Kritiken

Honigpfeffer von Loriot bis Tucholsky

Badische Zeitung vom 14.05.2010

Eine Regenbogenwand, ein schräges Doppelbett und je nach Bedarf italienische Restauranttische oder weiße Bänke – mehr braucht es an Utensilien nicht, um Literarisches von Valentin, Schwitters, Tucholsky, Loriot, Gernhardt, Polt und Ernst auf die Bühne zu bringen. Christian Bronder (Regie) und Hans Poeschl (Bearbeitung) zeigen bereits mit ihrer Textauswahl rund um "Ausländisches", "Der Künstler an sich" und "Ehe, Knast und Kinder", dass es sich um eine satirisch-komödiantische Reihe handelt, die unter dem Motto "Honigpfeffer" am Wallgraben Theater Premiere feierte.

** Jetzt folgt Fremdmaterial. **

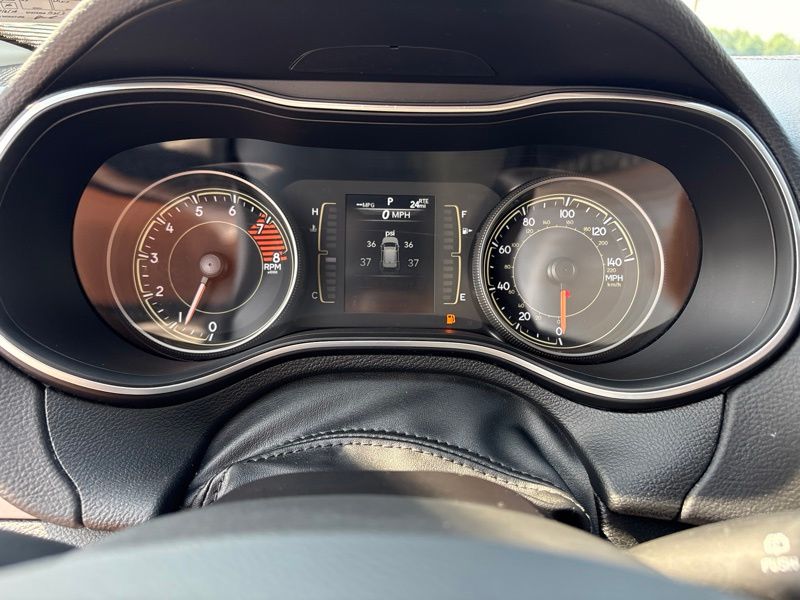 Used 2021 Jeep Cherokee SUV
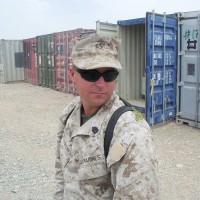 Matthew Eisenhower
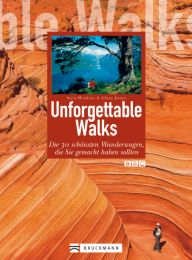 Unforgettable Walks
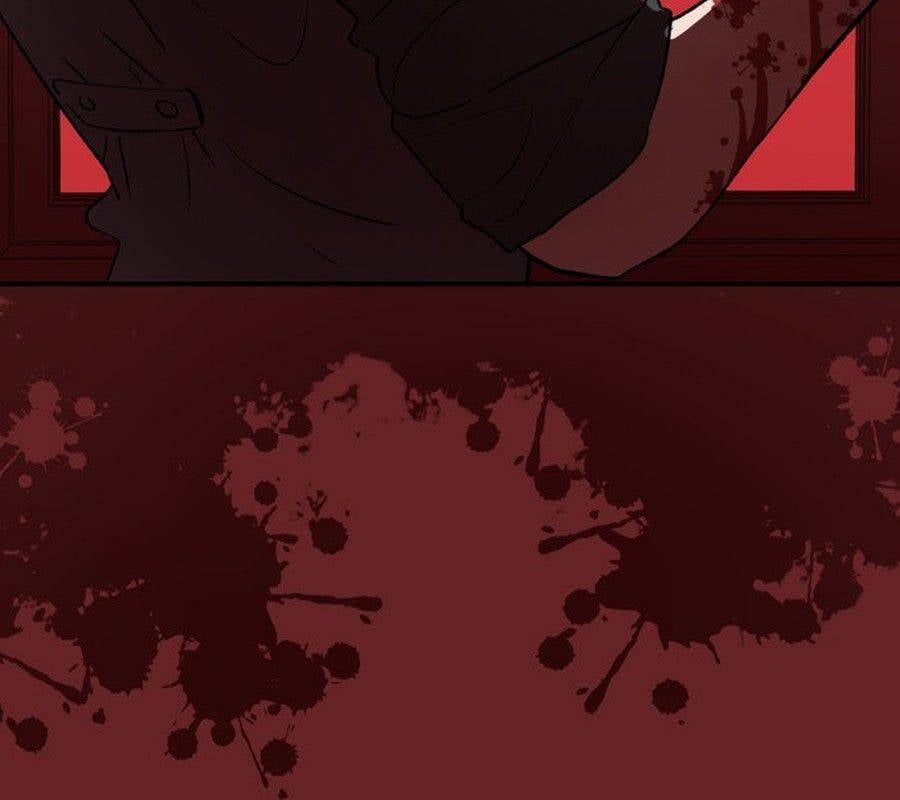 Morgana And Oz Chapter 42 - 43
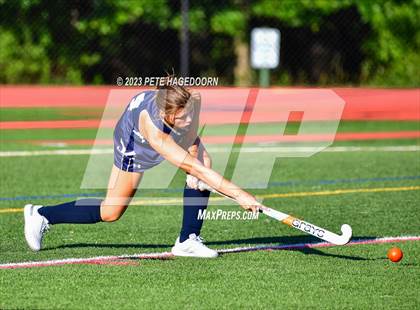 Thumbnail 3 in Pope John XXIII @ Morris Knolls photogallery.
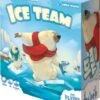 ICE TEAM -Damier Jeux Magasin arton17369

Begrüßt wird der Zuschauer von einer Märchenerzählerin mit Kopftuch (Regine Effinger) die "krass geil" im schönsten Ethnolekt von Schneewittchen und den Sieben Zwergen erzählt. Nach dem Deutschkurs für Ausländer, "äh, Menschen mit Migrationshintergrund", wird einmal mehr gezeigt, wie sich der Bayer im Lieblingsland Italien und auch sonst überall aufführt. Schade, dass das Bayerische zu Beginn so dominierte, wo doch keiner der Protagonisten diesen Dialekt überzeugend beherrscht. Wäre Polt nicht auch auf Badisch denkbar?

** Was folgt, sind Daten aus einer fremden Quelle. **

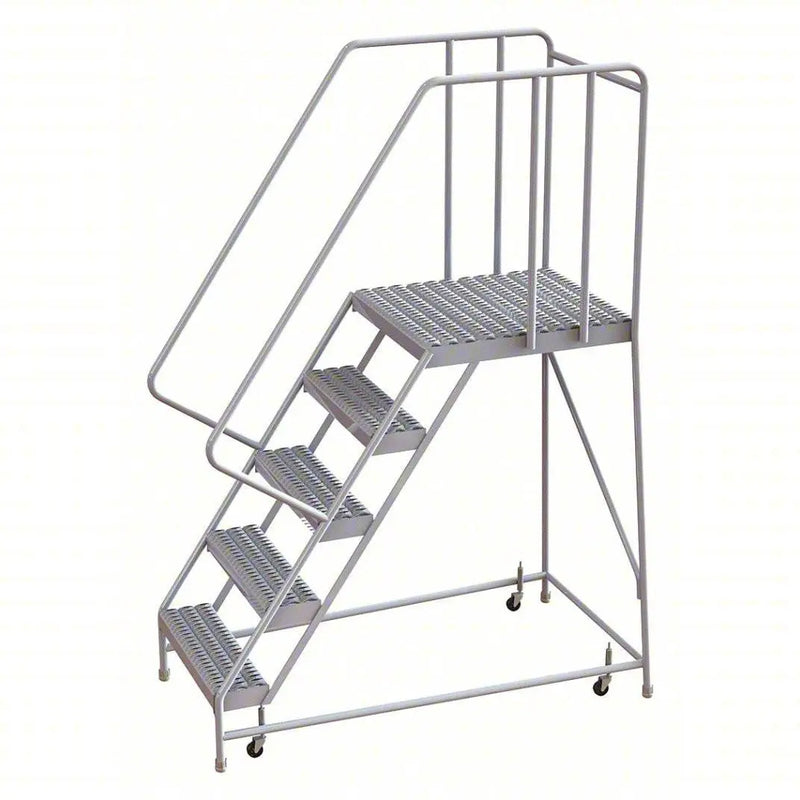 Ballymore Wlar Aluminum Ladder (WLAR105165-D5) Ballymore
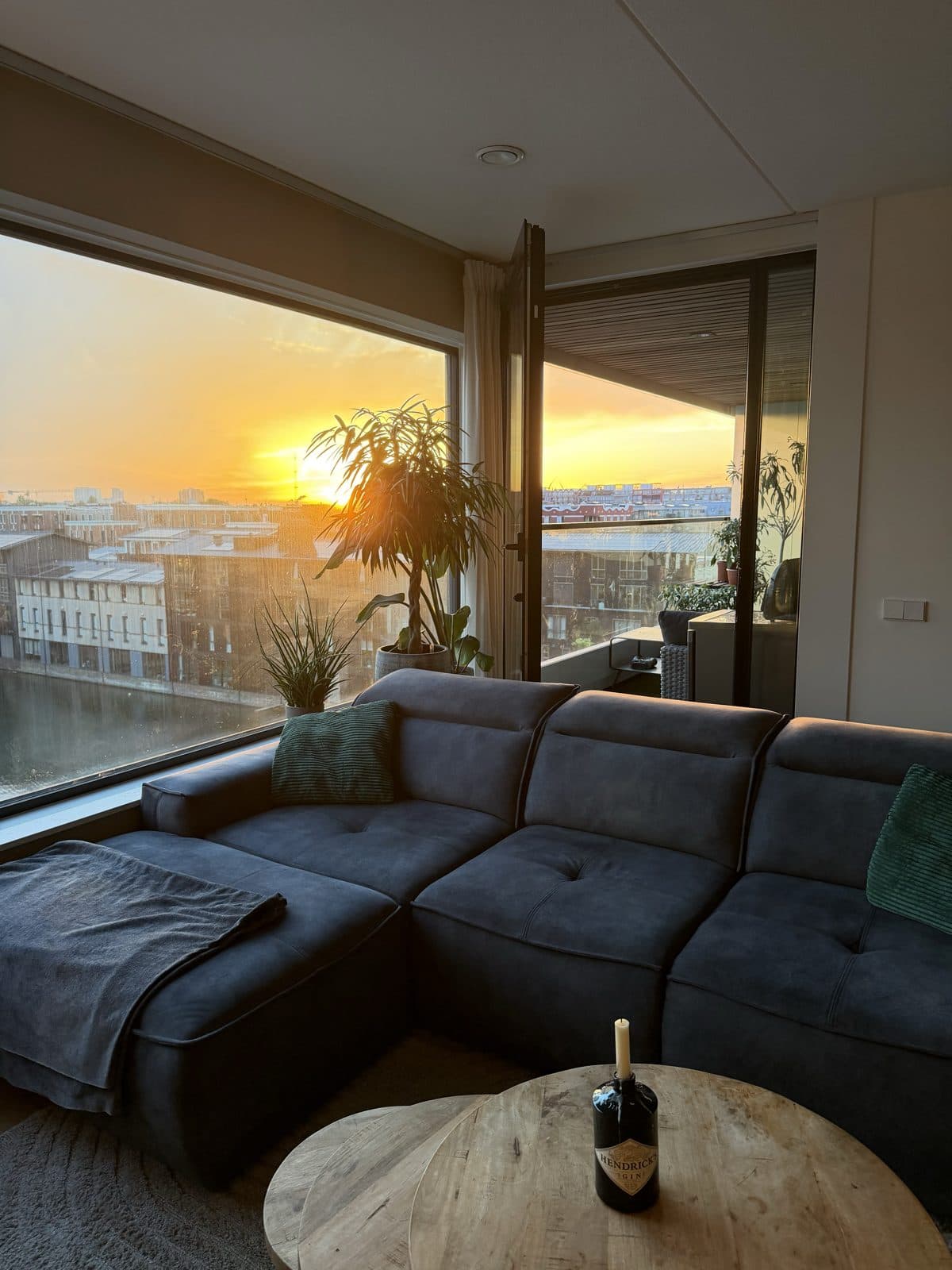 Pontsteiger 270, 1014 ZP Amsterdam - Foto 1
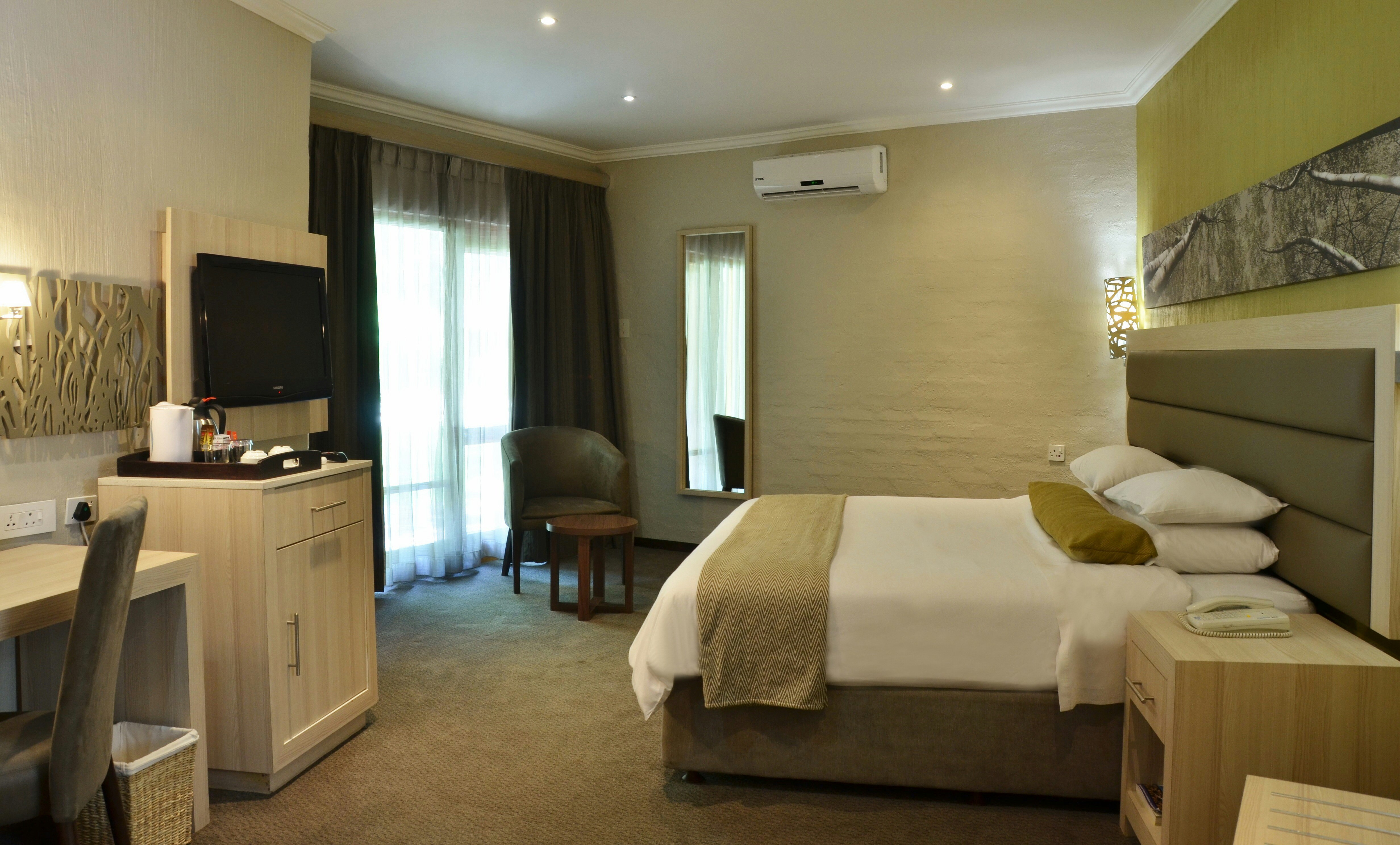 Cresta Marang Gardens 18/77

Über das Thema Demokratie ist man beim Notstand der deutschen Theater angelangt: Aus den Reihen des voll besetzten Kellergewölbes heraus fragt Sybille Denker "Woher diese leeren Theater?" und fordert ausdrucksstark einen "Theaterzwang", geregelt durch eine vom Staat auferlegte ATBPf (Allgemeine-Theater-Besuchs-Pflicht). Dass die zweite Hälfte des Abends noch überzeugender ist, als es die Erste schon war, liegt an der gesteigerten Theatralik. Hier geben sich die Schauspieler rasant die Pointen in die Hand, aus den Satirestückchen wird die eine Geschichte. Im Schnelldurchlauf, unterstrichen von dem lauten, drohenden Pochen der (Lebens-) Uhr, stellen "Franz und Maria" (überzeugend: Sybille Denker/ Jörg Nadeschdin) ihre Beziehung dar. Und dann die typische Mann-Frau-Thematik noch einmal aufgespießt: "Küssen Sie eigentlich Ihre Frau?" – Loriots köstliche "Eheberatung". Am Ende noch die anrührende Diskussion des Paares im rot-geblümten Pyjama (überzeugend: Regine Effinger/Hans Poeschl) über ihren Kinderwunsch. Der anhaltende Applaus und das laute Lachen des Publikums sprechen für sich (Charlotte Willmann, BZ).